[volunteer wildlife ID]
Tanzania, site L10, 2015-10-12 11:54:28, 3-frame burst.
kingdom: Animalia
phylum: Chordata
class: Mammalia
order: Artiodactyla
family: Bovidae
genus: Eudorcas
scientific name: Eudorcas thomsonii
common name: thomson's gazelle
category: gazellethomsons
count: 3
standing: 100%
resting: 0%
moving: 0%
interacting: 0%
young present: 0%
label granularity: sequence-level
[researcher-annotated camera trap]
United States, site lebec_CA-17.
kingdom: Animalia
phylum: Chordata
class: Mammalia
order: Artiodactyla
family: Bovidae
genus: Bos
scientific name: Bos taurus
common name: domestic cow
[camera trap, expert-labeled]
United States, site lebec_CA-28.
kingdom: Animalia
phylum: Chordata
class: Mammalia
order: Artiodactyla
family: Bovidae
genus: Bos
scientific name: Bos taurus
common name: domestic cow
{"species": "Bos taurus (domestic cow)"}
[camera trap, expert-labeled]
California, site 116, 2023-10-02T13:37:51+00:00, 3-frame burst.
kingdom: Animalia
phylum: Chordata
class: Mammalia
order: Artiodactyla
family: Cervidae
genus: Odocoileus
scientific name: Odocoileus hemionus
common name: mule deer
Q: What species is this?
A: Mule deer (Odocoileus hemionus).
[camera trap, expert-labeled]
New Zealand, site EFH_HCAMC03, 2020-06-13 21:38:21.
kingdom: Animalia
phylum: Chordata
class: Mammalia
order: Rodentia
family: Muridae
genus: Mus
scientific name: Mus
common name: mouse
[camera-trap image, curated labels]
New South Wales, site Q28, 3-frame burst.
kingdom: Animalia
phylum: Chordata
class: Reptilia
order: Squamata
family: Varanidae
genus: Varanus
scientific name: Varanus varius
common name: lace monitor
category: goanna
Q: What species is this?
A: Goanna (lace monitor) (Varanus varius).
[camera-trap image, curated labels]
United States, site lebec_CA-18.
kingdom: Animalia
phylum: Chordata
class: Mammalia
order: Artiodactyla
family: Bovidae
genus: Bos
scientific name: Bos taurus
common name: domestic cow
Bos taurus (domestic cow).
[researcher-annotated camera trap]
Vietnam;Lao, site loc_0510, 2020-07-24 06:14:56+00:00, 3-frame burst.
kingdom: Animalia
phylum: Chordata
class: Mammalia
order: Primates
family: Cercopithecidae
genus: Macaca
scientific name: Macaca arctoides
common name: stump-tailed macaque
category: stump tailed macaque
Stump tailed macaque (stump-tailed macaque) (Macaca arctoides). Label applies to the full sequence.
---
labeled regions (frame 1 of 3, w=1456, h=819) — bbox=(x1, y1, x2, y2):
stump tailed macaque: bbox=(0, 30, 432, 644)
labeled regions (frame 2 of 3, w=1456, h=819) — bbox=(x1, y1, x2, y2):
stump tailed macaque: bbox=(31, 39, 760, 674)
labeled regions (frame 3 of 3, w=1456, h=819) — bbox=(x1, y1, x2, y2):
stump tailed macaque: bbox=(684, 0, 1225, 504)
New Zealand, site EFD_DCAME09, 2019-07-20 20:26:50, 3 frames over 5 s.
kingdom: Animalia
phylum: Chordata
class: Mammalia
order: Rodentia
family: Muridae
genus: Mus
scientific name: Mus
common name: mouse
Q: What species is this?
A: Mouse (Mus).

» Directions for this task
Set down the data in full, word for word.

» Solution
[volunteer wildlife ID]
Tanzania, site L10, 2015-10-12 11:54:28, 3-frame burst.
kingdom: Animalia
phylum: Chordata
class: Mammalia
order: Artiodactyla
family: Bovidae
genus: Eudorcas
scientific name: Eudorcas thomsonii
common name: thomson's gazelle
category: gazellethomsons
count: 3
standing: 100%
resting: 0%
moving: 0%
interacting: 0%
young present: 0%
label granularity: sequence-level
[researcher-annotated camera trap]
United States, site lebec_CA-17.
kingdom: Animalia
phylum: Chordata
class: Mammalia
order: Artiodactyla
family: Bovidae
genus: Bos
scientific name: Bos taurus
common name: domestic cow
[camera trap, expert-labeled]
United States, site lebec_CA-28.
kingdom: Animalia
phylum: Chordata
class: Mammalia
order: Artiodactyla
family: Bovidae
genus: Bos
scientific name: Bos taurus
common name: domestic cow
{"species": "Bos taurus (domestic cow)"}
[camera trap, expert-labeled]
California, site 116, 2023-10-02T13:37:51+00:00, 3-frame burst.
kingdom: Animalia
phylum: Chordata
class: Mammalia
order: Artiodactyla
family: Cervidae
genus: Odocoileus
scientific name: Odocoileus hemionus
common name: mule deer
Q: What species is this?
A: Mule deer (Odocoileus hemionus).
[camera trap, expert-labeled]
New Zealand, site EFH_HCAMC03, 2020-06-13 21:38:21.
kingdom: Animalia
phylum: Chordata
class: Mammalia
order: Rodentia
family: Muridae
genus: Mus
scientific name: Mus
common name: mouse
[camera-trap image, curated labels]
New South Wales, site Q28, 3-frame burst.
kingdom: Animalia
phylum: Chordata
class: Reptilia
order: Squamata
family: Varanidae
genus: Varanus
scientific name: Varanus varius
common name: lace monitor
category: goanna
Q: What species is this?
A: Goanna (lace monitor) (Varanus varius).
[camera-trap image, curated labels]
United States, site lebec_CA-18.
kingdom: Animalia
phylum: Chordata
class: Mammalia
order: Artiodactyla
family: Bovidae
genus: Bos
scientific name: Bos taurus
common name: domestic cow
Bos taurus (domestic cow).
[researcher-annotated camera trap]
Vietnam;Lao, site loc_0510, 2020-07-24 06:14:56+00:00, 3-frame burst.
kingdom: Animalia
phylum: Chordata
class: Mammalia
order: Primates
family: Cercopithecidae
genus: Macaca
scientific name: Macaca arctoides
common name: stump-tailed macaque
category: stump tailed macaque
Stump tailed macaque (stump-tailed macaque) (Macaca arctoides). Label applies to the full sequence.
---
labeled regions (frame 1 of 3, w=1456, h=819) — bbox=(x1, y1, x2, y2):
stump tailed macaque: bbox=(0, 30, 432, 644)
labeled regions (frame 2 of 3, w=1456, h=819) — bbox=(x1, y1, x2, y2):
stump tailed macaque: bbox=(31, 39, 760, 674)
labeled regions (frame 3 of 3, w=1456, h=819) — bbox=(x1, y1, x2, y2):
stump tailed macaque: bbox=(684, 0, 1225, 504)
New Zealand, site EFD_DCAME09, 2019-07-20 20:26:50, 3 frames over 5 s.
kingdom: Animalia
phylum: Chordata
class: Mammalia
order: Rodentia
family: Muridae
genus: Mus
scientific name: Mus
common name: mouse
Q: What species is this?
A: Mouse (Mus).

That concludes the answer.